I do agree that people have pride associated with their work, but I think this needs more rigorous testing. Anecdotally, I value everything I make with IKEA much less because I have no pride in my mechanical skills.
You have to compare IKEA furniture to other DIY assemble furniture. Some manufacturers are catching up but IKEA's instructions are super simple to follow and are correct.
I've had multiple pieces of DIY furniture where there were obvious errors and you could tell instructions were translated, sometimes very poorly.
Personal attacks will get your account banned. It's seriously not ok to comment like this here, and we've warned you repeatedly, so surely you know this?
With IKEA, at least I, don't value my efforts, but the savings compared to having to pay someone for a perceived(!) zero-skill job, while still getting the same product.

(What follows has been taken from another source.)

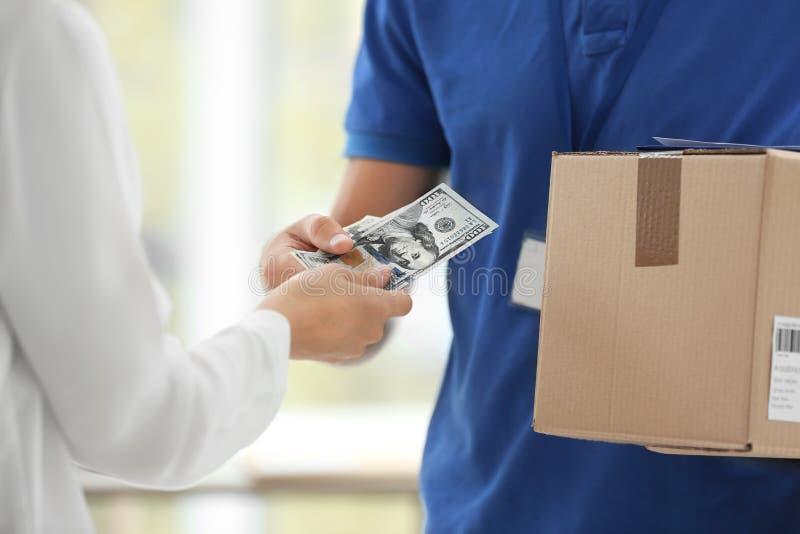 Mujer joven que paga paquete entregado dentro imagen de archivo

For me it's the over-embellishment of the general trend of transitioning things over from the production and retail to the consumer, charging only marginally less to beat the competition, while reaping in the profit, while marketing the whole thing as empowerment.
The build and material quality of an IKEA furniture is almost never anywhere near a well made furniture, it's only big plus is in being affordable due to economies of scale and low transport and storage costs.
Recently IKEA seems to get just outright greedy. Their material quality and thickness went from solid to barely tolerable in the last 10 years. For me they are at a borderline point of becoming disposable furniture, where it makes no sense to disassemble to move furniture even in your own house due to the one-time only quality of the connections.
Peddling in an urban or more relevantly marketing myth, doesn't even help either:
«The key marketing innovation that Dichter’s analysis spurred was not the fresh-egg cake mix, but rather the repositioning of cakes as merely one element of a larger product, an overall creation that entailed a much greater degree of participation and creativity from homemakers and emphasized appearance[!] over taste»[1]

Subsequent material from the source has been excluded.